● DATA EXTRACT
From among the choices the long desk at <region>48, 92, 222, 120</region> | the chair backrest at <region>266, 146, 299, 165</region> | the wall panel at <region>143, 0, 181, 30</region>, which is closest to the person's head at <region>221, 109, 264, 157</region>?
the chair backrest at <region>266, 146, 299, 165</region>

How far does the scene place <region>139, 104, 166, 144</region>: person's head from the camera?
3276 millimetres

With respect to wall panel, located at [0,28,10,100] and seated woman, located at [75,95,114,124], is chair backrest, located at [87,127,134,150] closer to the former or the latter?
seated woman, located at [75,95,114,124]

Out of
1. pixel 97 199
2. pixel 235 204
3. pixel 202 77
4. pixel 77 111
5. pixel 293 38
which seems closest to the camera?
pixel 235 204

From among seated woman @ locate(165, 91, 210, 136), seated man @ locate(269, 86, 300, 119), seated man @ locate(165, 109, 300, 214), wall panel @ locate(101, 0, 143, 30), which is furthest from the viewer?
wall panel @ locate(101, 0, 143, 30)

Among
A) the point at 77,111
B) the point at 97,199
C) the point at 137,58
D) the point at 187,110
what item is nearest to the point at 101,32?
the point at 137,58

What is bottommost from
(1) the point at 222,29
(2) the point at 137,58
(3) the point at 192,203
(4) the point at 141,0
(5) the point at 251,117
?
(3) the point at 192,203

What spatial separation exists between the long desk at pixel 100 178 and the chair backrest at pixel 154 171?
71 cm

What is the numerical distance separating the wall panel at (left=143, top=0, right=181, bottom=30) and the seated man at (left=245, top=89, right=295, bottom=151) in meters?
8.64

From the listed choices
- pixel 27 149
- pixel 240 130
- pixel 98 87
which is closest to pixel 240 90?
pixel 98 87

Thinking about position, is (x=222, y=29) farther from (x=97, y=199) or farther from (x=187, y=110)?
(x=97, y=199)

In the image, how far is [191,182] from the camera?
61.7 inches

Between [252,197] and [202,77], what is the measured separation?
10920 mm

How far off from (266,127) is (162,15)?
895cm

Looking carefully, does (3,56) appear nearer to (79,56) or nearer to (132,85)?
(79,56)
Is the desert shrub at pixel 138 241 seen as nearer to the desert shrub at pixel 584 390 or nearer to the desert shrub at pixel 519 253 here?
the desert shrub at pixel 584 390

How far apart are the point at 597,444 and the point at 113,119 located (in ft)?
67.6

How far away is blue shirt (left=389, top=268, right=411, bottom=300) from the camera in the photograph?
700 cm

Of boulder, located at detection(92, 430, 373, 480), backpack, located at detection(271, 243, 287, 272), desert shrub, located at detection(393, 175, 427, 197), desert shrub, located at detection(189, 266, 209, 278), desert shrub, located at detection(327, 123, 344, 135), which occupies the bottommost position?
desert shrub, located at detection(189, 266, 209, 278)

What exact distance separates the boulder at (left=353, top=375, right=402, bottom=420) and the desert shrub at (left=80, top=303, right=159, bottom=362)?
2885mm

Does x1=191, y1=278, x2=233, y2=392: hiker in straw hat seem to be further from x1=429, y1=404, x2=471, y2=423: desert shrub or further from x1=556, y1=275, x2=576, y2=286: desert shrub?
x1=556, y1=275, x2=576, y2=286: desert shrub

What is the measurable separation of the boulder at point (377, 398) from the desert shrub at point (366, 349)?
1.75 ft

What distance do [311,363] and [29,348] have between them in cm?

● WHAT YOU WILL DO
Render the items above as a numbered list, from the line containing "Does x1=191, y1=278, x2=233, y2=392: hiker" through the end of the items, skipping blank lines.

● FINAL ANSWER
1. Does x1=191, y1=278, x2=233, y2=392: hiker in straw hat seem to be further from x1=429, y1=404, x2=471, y2=423: desert shrub or further from x1=556, y1=275, x2=576, y2=286: desert shrub?
2. x1=556, y1=275, x2=576, y2=286: desert shrub
3. What is the measurable separation of the boulder at point (377, 398) from the desert shrub at point (366, 349)?
4. 1.75 ft
5. What distance do [311,363] and [29,348] have between them in cm?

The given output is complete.